Freddy, Elvis & ein Wunderland
Hamburg, 1951. Tochter Doris wurde geboren, und der Name Berthold Kämpfert war inzwischen ein fester (Qualitäts-)Begriff in und um Hamburg. Logische Folge: Die in Hamburg ansässige Polydor, längst auf das musikalische Allroundtalent aufmerksam geworden, sicherte sich seine Dienste.
Es entstanden Melodien wie Catalania, Ducky, Las Vegas und Explorer (Louisa), die er mit kleiner Orchesterbesetzung umsetzte. Als Bandleader bekam er zeitweilig den Namen Bob Parker, denn Pseudonyme waren zu der Zeit „in”. Als Produzent betreute er viele damalige Polydor-Stars wie zum Beispiel Mona Baptiste, Margot Eskens und Rudi Schuricke. In seiner Funktion als Talentsucher förderte er die Neuentdeckung Evelyn Asal von der Hessischen Staatsoper: Mit der Altistin – fürs Schlagerfach in Cindy Ellis „umgetauft” – nahm er 12 Titel auf.
In der „Washington Bar” in Hamburgs Amüsierviertel St. Pauli hatte inzwischen ein Sänger erste musikalische Spuren hinterlassen, der zu den ganz Großen des deutschen Schlagers avancieren würde: Freddy Quinn. Für ihn arrangierte und produzierte Bert Kaempfert 1959 Die Gitarre und das Meer, einen der ersten Riesen-Hits der hiesigen Unterhaltungsgeschichte. Parallel dazu drehte sich der schon 1958 von Kaempfert bearbeitete Filmsong Mitternachts-Blues (Trompete: Billy Mo) auf vielen Plattentellern – 22 Wochen stand die gefühlvolle Nummer in der deutschen Hitparade, kam dort bis auf Rang 6; ein Stück, das außerdem zum gefragten Repertoire des „Armed Forces Radio Network” in Europa gehörte, dementsprechend oft gespielt und darum auch außerhalb Deutschlands gut verkauft wurde.

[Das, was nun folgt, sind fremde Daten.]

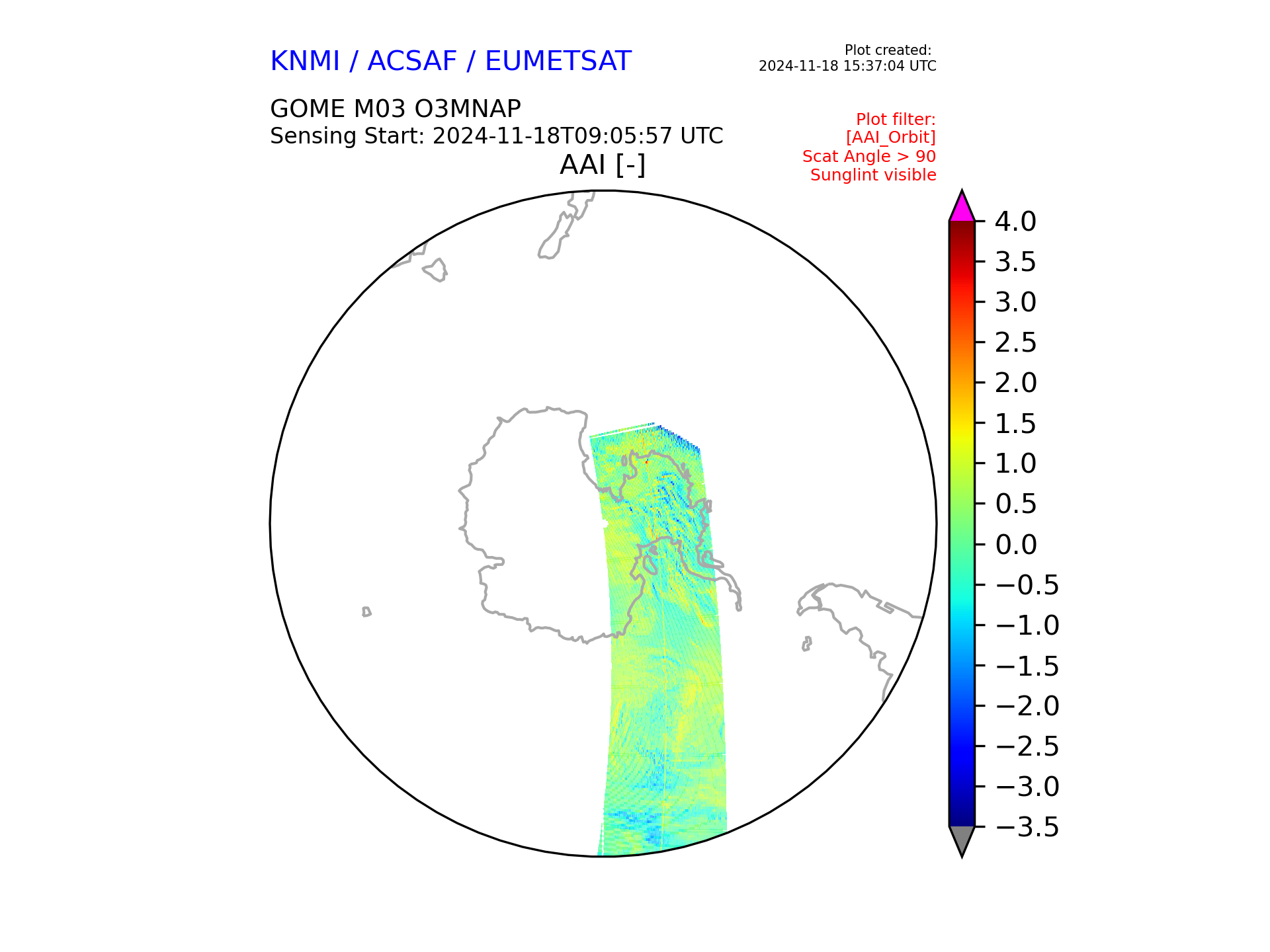 KNMI / ACSAF / EUMETSAT

Plot created:
2024-11-18 15:37:04 UTC

GOME M03 O3MNAP
Sensing Start: 2024-11-18T09:05:57 UTC

Plot filter:
[AAI_Orbit]
Scat Angle > 90
Sunglint visible

AAI [-]

4.0
3.5
3.0
2.5
2.0
1.5
1.0
0.5
0.0
−0.5
−1.0
−1.5
−2.0
−2.5
−3.0
−3.5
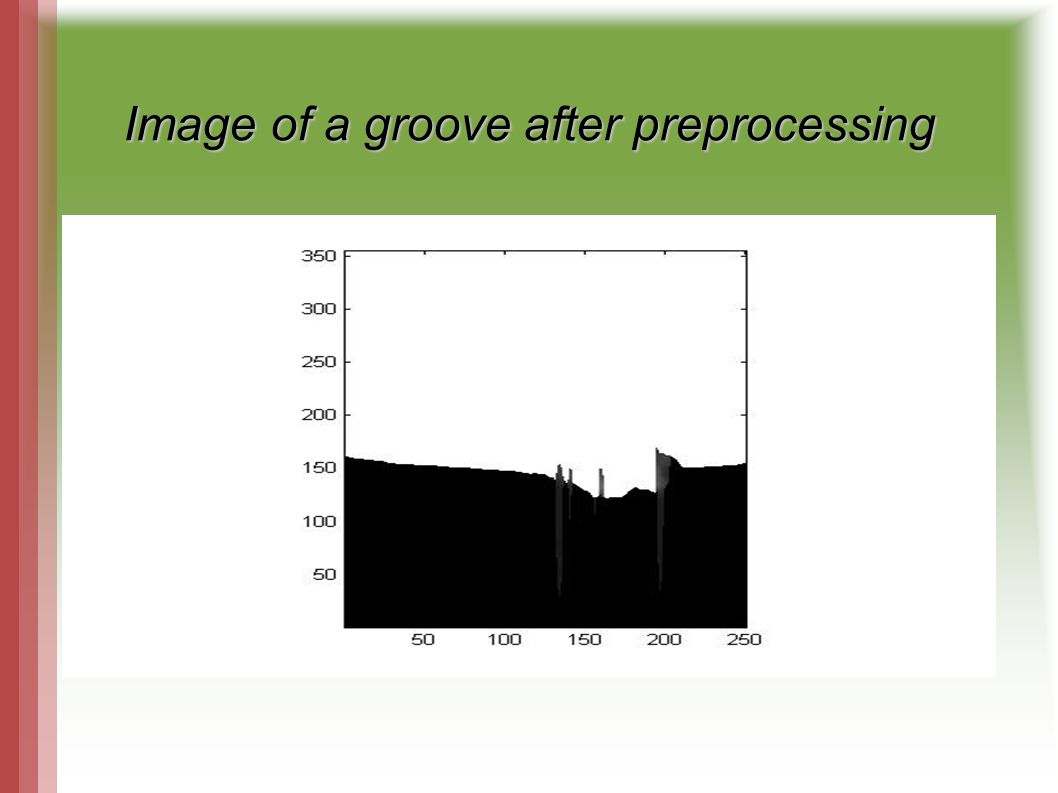 Image of a groove after preprocessing

350
300
250
200
150
100
50

50 100 150 200 250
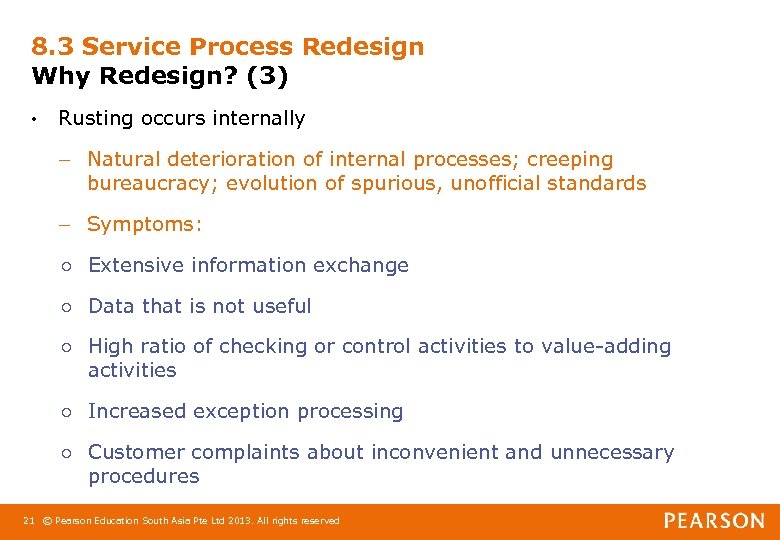 8.3 Service Process Redesign
Why Redesign? (3)

• Rusting occurs internally

– Natural deterioration of internal processes; creeping bureaucracy; evolution of spurious, unofficial standards

– Symptoms:

○ Extensive information exchange

○ Data that is not useful

○ High ratio of checking or control activities to value-adding activities

○ Increased exception processing

○ Customer complaints about inconvenient and unnecessary procedures

21 © Pearson Education South Asia Pte Ltd 2013. All rights reserved

PEARSON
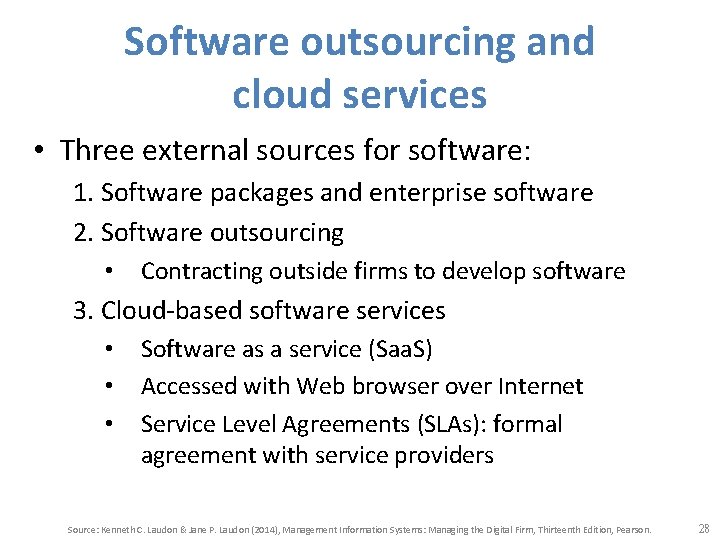 Software outsourcing and cloud services

• Three external sources for software:
1. Software packages and enterprise software
2. Software outsourcing
• Contracting outside firms to develop software
3. Cloud-based software services
• Software as a service (SaaS)
• Accessed with Web browser over Internet
• Service Level Agreements (SLAs): formal agreement with service providers

Source: Kenneth C. Laudon & Jane P. Laudon (2014), Management Information Systems: Managing the Digital Firm, Thirteenth Edition, Pearson.

28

Der Freddy-Quinn-Erfolg blieb kein Einzelfall, denn schon wenig später folgte Morgen – die gekonnte Umsetzung und Präsentation unter Kaempferts Anleitung bedeuteten für den ausgezeichneten kroatischen Sänger Ivo Robic die erste Goldene Schallplatte. Der Titel gehört bis heute zu den attraktivsten und gelungensten der gesamten deutschen Schlager-Historie.
Keine Frage: Bert Kaempferts Können hatte längst grenzüberschreitendes Format. Zu einer „Kooperation” der ebenso besonderen wie wegweisenden Art kam es 1960. Als das US-Teenager-Idol Elvis Presley in Deutschland seinen Wehrdienst ableisten musste, sollte dies seine Karriere tunlichst nicht unterbrechen. Für einen neuen Film des Rock’n’Rollers wurden darum passende Musiktitel gesucht. Bert Kaempfert hatte einmal mehr das richtige Gefühl: Er setzte auf die Volksweise Muß i denn zum Städtele hinaus und bearbeitete sie. Unter dem Titel Wooden Heart wurde diese Produktion ein Welterfolg für den „King”; zusätzlich sang dessen Landsmann Joe Dowell die Nummer auf Platz 1 der Billboard-Charts. Die Fühler in Richtung Amerika waren ausgestreckt, der Name Bert Kaempfert würde schon sehr bald transatlantisch etabliert sein.
Und das, obwohl er seine bis dahin größte Trumpfkarte noch gar nicht gespielt hatte. Wunderland bei Nacht war entstanden, lag fertig arrangiert und produziert in der Schublade. Doch wie so oft galt der Prophet im eigenen Land nur wenig: Kaempfert musste feststellen, dass in Deutschland nur bedingt Interesse an dieser faszinierend schönen Melodie bestand. Feststellen: ja – akzeptieren: nein. Bert und seine Frau Hanne waren sich einig: „Jetzt ist es an der Zeit, auf nach Amerika.” Die Produktion nahmen sie mit.